5.8.09

Armas


(Um texto carregado de ingenuidade)


O dialéctico das armas. A voz que troa mais alto, a que impõe a razão pela força das balas – uma razão que se escapa a si mesma. Deste dialecto perdi o fio à meada: já não sei se é apenas a estupidez da espécie, ou se é a filmografia de Hollywood (pensando bem: a filmografia de todos os lugares) que promove a suicidária orgia de armas.

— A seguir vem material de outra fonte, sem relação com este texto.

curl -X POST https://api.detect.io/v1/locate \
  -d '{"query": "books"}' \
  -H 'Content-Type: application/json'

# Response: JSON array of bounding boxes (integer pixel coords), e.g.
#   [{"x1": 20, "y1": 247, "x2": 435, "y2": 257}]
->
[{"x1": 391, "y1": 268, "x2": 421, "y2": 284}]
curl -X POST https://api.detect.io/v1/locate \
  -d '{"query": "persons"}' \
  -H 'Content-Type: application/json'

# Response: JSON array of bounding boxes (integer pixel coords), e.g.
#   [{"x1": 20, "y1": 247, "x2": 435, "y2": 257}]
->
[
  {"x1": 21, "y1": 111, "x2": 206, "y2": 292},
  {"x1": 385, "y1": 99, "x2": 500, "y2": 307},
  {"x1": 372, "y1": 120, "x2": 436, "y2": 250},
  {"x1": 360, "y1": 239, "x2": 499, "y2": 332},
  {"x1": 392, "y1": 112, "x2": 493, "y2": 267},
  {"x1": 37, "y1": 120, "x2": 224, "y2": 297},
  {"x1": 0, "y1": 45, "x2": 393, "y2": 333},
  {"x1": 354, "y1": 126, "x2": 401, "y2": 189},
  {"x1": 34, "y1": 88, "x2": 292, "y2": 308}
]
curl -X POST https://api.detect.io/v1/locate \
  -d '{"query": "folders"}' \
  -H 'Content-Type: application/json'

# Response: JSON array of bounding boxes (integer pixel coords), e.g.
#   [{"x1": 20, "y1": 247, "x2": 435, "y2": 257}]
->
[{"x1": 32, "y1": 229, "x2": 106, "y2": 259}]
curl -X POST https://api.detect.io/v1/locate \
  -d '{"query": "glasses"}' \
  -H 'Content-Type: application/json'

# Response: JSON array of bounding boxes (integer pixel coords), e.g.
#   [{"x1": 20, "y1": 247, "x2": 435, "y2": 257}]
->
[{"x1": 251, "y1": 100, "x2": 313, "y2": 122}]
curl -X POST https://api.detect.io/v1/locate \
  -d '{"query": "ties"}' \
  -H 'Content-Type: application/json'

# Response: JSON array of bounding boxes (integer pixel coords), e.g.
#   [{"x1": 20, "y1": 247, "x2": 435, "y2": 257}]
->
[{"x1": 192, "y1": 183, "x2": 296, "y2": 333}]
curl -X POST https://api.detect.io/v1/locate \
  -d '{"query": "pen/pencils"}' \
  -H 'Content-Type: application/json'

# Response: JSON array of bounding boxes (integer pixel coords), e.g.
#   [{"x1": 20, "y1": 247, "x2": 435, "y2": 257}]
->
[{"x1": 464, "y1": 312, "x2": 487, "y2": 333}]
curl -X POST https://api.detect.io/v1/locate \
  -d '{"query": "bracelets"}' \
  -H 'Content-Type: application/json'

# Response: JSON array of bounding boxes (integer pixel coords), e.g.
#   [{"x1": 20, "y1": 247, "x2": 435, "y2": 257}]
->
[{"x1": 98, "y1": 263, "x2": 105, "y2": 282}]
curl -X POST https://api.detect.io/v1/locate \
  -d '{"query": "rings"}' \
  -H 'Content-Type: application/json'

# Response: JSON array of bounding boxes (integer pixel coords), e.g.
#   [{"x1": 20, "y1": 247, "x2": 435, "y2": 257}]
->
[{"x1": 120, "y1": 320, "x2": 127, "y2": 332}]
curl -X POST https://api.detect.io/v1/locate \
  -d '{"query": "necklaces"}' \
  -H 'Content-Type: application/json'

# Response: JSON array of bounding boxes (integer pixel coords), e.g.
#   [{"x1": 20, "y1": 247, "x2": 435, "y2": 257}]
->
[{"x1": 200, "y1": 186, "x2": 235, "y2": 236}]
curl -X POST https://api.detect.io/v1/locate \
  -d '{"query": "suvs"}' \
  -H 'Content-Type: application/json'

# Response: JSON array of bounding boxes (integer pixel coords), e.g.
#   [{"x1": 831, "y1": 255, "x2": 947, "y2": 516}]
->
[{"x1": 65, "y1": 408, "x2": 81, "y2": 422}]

Eu, que nunca peguei numa arma – nem sequer armas faz-de-conta – custa-me a entender a adoração de uns e a necessidade de outros por um arsenal que chegava para exterminar a espécie. Às vezes (e a cadência tem aumentado), notícias de crimes hediondos. Um pega numa arma e dispara sobre outro, terminando ali com a sua vida. Às vezes é assim que expiram as desavenças. Um endemoninhado qualquer perde a lucidez. Com a cabeça fervente, e por não ter gostado do encaminhamento da troca de argumentos, toma uma decisão: tamanha afronta tem que ser resolvida com o argumento supremo, uma bala que termina de vez com a ostentação do oponente. Que interessa que o oponente deixe de pertencer aos vivos? E que interessa se a escala aparece invertida: o argumento, que lhe parece "supremo", é de uma indignidade atroz.


Arrependimento algum convence uma consciência amordaçada. O mal está feito e não tem retrocesso. A bala disparada não é como os boomerangs. Se, por acaso ou por destreza do homem do revólver, a bala perfura órgão vital não é só uma vida a lamentar: é a outra vida, a do homem que passeia a covarde coragem da força das balas, também desgraçada. Como pode tão alto gritar a insensatez da força das armas, quando o muito alto preço a pagar pode ser a privação da liberdade provada através do cárcere?


Ar armas são a negação da humanidade – levou-me, num acesso de lirismo, o pensamento à conclusão. Outra pausa para interrogar a conclusão. Que depressa se nega a si mesma: as armas são património genético da história da humanidade. A começar, foram invenção do homem. As sucessivas gerações souberam usar do engenho para aperfeiçoarem os revólveres, que se tornaram mais mortíferos. Não me interessa saber se um revólver vomita uma bala de pequeno calibre ou é tão brutal que despedaça um corpo. O resultado é sempre o mesmo: uma vida que perece no altar do insuportável belicismo servido pela poderosa voz de armas.


Tinha uma dúvida: não sabia se era a humanidade embebida na sua profunda estupidez ou a filmografia de todos os lugares o ingrediente da indústria das armas. O que é que isso interessa? O mal maior está feito a partir do momento em que uma arma é fabricada e fica exposta numa loja e encanta um imbecil que a decide comprar. Alguns, desconfiados com a insegurança que nidifica neste mundo, explicam a compra: é para auto-defesa. E quantas vezes o argumento se retorce e a auto-defesa se transforma em agressão gratuita? Eu digo: as armas existirem é a prova maior da irracionalidade da espécie.


A espiral belicista tem um especial nutriente na filmografia de todos os lugares. Há tiros a mais nos filmes, uma orgia de violência que é a flagrante demonstração do escasso valor que a vida tem. Nos filmes, as balas só são a fingir e os corpos por elas fragmentados só simulam a sua própria morte. O ardil deste mundo faz-de-conta é a armadilha letal. É que, ao contrário dos filmes, as armas da vida real têm balas que esquartejam corpos. O sangue vertido é sangue a sério. Ao contrário dos filmes, na vida real o troar de armas fermenta o choro pela perda de vidas. E, ao contrário dos filmes, não voltamos a ver a mesma cara que num filme anterior tinha jazido às mãos de uma bala sanguinária.


Para terminar, dois lirismos de um só vez: a quem odeia proibições, se acaso lhe fosse dada a oportunidade de lançar mão de uma proibição em jeito de excepção, ela que ditasse a proibição das armas. As fábricas de armamento todas destruídas. Talvez a maior miragem de todas estivesse, palpável, diante das nossas mãos: as guerras, enfim, apenas uma vergonhosa antropologia da espécie.


(Em Tavira)

1 comentário:

Milu disse...

Já agora que falou da indústria cinematográfica. Pergunto-me porque se gosta tanto dos chamados filmes de acção, ou seja, dos filmes onde haja pancada e tiros até mais não! E o que dizer das pessoas, que a eles assistem, com uma calma imperturbável, que até me impressiona? A violência que vejo em filmes revolta-me profundamente, tanto, que raramente consigo assistir, no entanto, a violência aqui é reproduzida com a intenção de divertir, e isto, faz-me pensar!